§ Required work
a – Please repeat word for word the part of the commentary on the education documentary starting at "Sorry, but the" and ending at "behavioral problems extraordinaire.".
b – Carry on the commentary about the education documentary, picking up right after its final sentence.

Sorry, but the grandmother is responsible for this situation. She says she doesn’t know where the boy’s mother is and that the mother has had other kids with different men. Hmmm . . . doesn’t that absentee womb donor bear any responsibility here? With circumstances like this, can we really blame schools for the academic underachievement of kids from broken homes? While this kid is shown to be a good kid and interested in learning, most kids from that type of background exhibit behavioral problems extraordinaire.

The one single mother in the movie is shown to be extremely concerned about her child’s education, working hard to pay for her to go to Catholic school, and insisting that she will go to college, no matter what. Let’s be honest. Is this really what the average Black single mother in urban America is like? Absolutely not. If it were, things would be much different. And if this single mother had made better choices (like not having sex and having a kid out of wedlock), she wouldn’t be in this position, or maybe she’d have a husband who could help pay to keep her daughter in private school.

Yes, intractable teachers’ unions standing firm on tenure and the inability to fire bad teachers is a big problem–and if you watch this movie, that’s the ONLY problem. But there are plenty of good teachers who just cannot teach these incompetent kids with even more incompetent “parents,” who are nothing more than baby producing womb and sperm donors, who’ve helped significantly in fostering the awful environment in which the public schools find themselves. A Black Detroit public school teacher I know is an excellent teacher, but his rhetorical question is, “How can I teach kids whose fathers–if they exist–won’t come to conferences and who have tattoos saying, ‘F-CK YOU,’ in big letters on their necks? These kids don’t want to learn because their parents don’t care or worse.”

Writing about (and predictably drooling over) the movie, today, is an extremely liberal columnist for a major Detroit newspaper (whose name won’t be mentioned here, lest I elevate this irrelevant ignoramus). If you’ve ever struggled to read her inane, racist, stupid, anti-Israel columns, you know she got her job through affirmative action. And, hey, she’s one of these single mothers I’m talking about who are part of the problem. She’s not a smart woman to begin with, so her kid–likely inheriting her “intellect”–won’t be much more so. But then she compounded it by having a kid with no man in her life. Are teachers responsible for that? No, but that’s probably why she loves this fraudulent “documentary.” It lets people like her shirk their responsibility and put the whole blame on teachers’ unions and bad teachers, even though people like her are the liberals who enabled the liberal teachers’ unions and they come together on most politics. Hey, let’s blame all the public school problems on the Jewish white chick who heads the American Federation of Teachers. Easy bete noir.

§ Information supplied
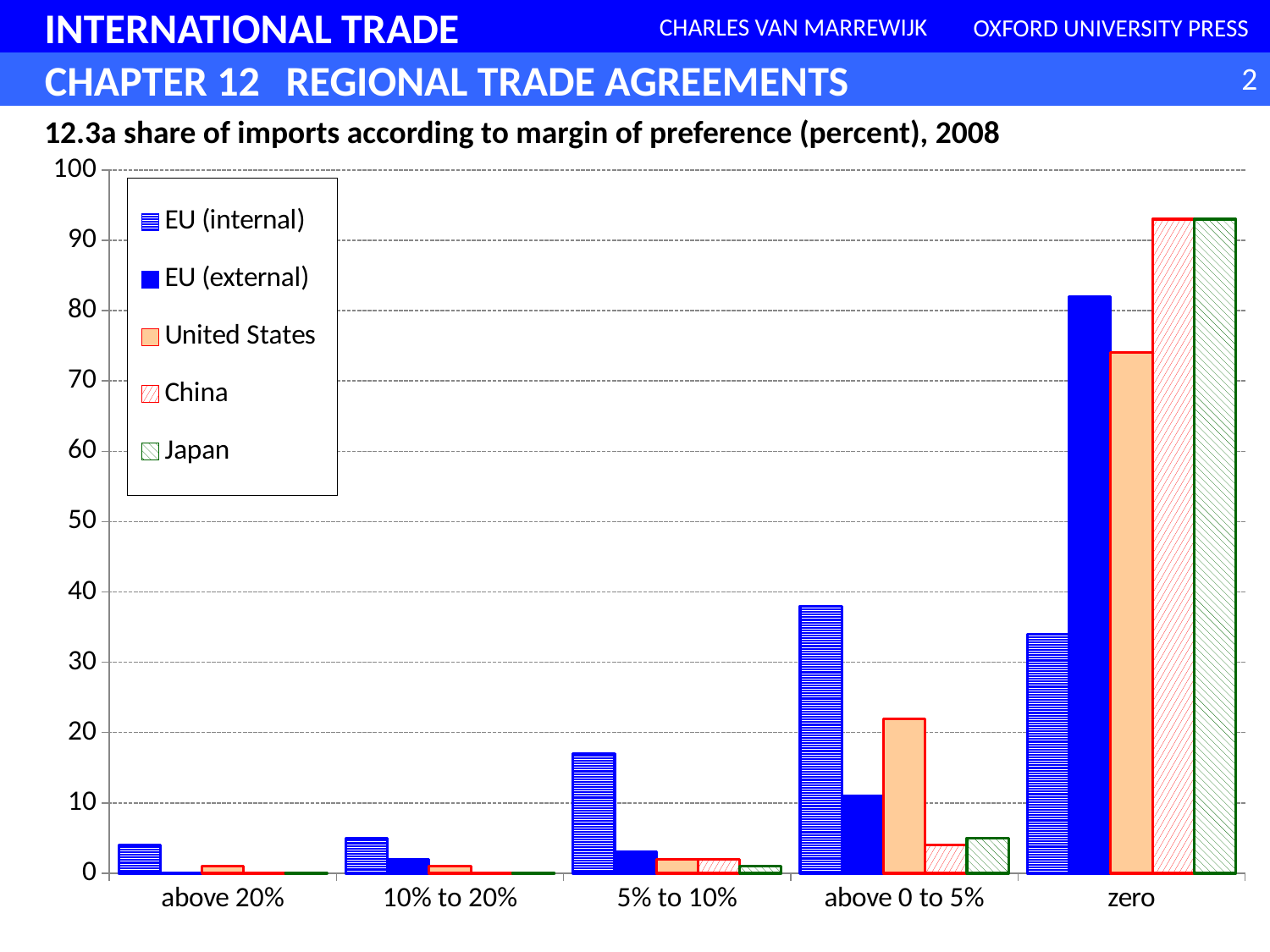
What is the title of the chart? 12.3a share of imports according to margin of preference (percent), 2008 For EU (internal), which category has the highest value? above 0 to 5% How many margin-of-preference categories are shown on the x axis? 5 Is the value for EU (internal) in the '5% to 10%' category greater or less than 20? less How many series does the legend list? 5 What kind of chart is shown on the slide? bar chart Is the value for China in the 'zero' category greater or less than 90? greater In the 'zero' category, which is larger: EU (external) or United States? EU (external) Which series has the highest value in the 'above 0 to 5%' category? EU (internal) Do the values for EU (external) rise or fall moving from 'above 20%' to 'zero' along the x axis? rise Is the value for United States in the 'zero' category greater or less than 70? greater For the United States, which category has the highest value? zero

§ Written answers
a –
Sorry, but the grandmother is responsible for this situation. She says she doesn’t know where the boy’s mother is and that the mother has had other kids with different men. Hmmm . . . doesn’t that absentee womb donor bear any responsibility here? With circumstances like this, can we really blame schools for the academic underachievement of kids from broken homes? While this kid is shown to be a good kid and interested in learning, most kids from that type of background exhibit behavioral problems extraordinaire.

b –
And then there are some other falsities and convenient half truths in the movie. The movie makes it seem as if charter schools are the answer. In fact, many charters schools are failures. And I don’t know about you, but I don’t really like public school money from tax coffers funding Islamic charter schools parading as “Arabic” ones or Afro-centric charter schools run by the Nation of Islam in Detroit and Milwaukee. Do you? Think their test scores and college acceptance rates are as high as Geoffrey Canada’s Harlem Success Academy or the KIPP Academies, featured in the movie? Think again.

The KIPP Academies–a chain of charter schools which are all over the country–teach kids facts and information through rap songs. Is that really the king of “learning” that lasts? Is rap music and the hip-hop lifestyle how you want American kids to be “educated”? Only if you have no problem with America’s further decline and dumbing down. And wasn’t that what these schools were supposed to be combating?

The movie says that kids in Finland do better than kids in America because they have a charter school-like setting. Well, while there’s a high rate of out-of-wedlock childbirth in Finland (as in many Scandinavian countries), how many of the cities in Finland have the problems and lack of parenting that urban American cities have? Only the ones with a growing population of Arab Muslim immigrants.

Geoffrey Canada (an audio separated-at-birth sound-alike to Denzel Washington) brags that his charter school, Harlem Success, has a nearly 100% college acceptance rate and almost as high a rate for those accepted to college graduating and getting jobs–higher, he and the movie’s narrator gloat, than the rates for White American students in the suburbs. But almost all of those kids are Black. While many are smart and no doubt achieved their place, there is still rampant affirmative action in America in admissions and even in special classes for minorities, as was the case when I was a student at the University of Michigan. If they ever get rid of affirmative action, then we’ll know if these kids really placed ahead, at the same rate, or, even, below.

Today, though, college is like high school used to be. It doesn’t mean anything, other than that you can have a good time going to frat parties and keggers and study courses like “The Life & Times of Madonna & Lourdes.” It doesn’t mean you’re smart or that you’ll be a success, contrary to the pronouncements in this movie. Just ask any of the many unemployed college grads living at home with their parents and struggling to find a job and pay back loans.

Not everyone is going to achieve at the same academic level, nor should they. Some people have a top-notch intellect, others have very studious and persistent hard work habits in school. Others have neither of these, and they won’t achieve. Not everyone can be at the top, or that would be just “average.” IQ is something inherent through birth and nurturing by parents and environment. It can’t be “taught.” You either have a high one or you don’t.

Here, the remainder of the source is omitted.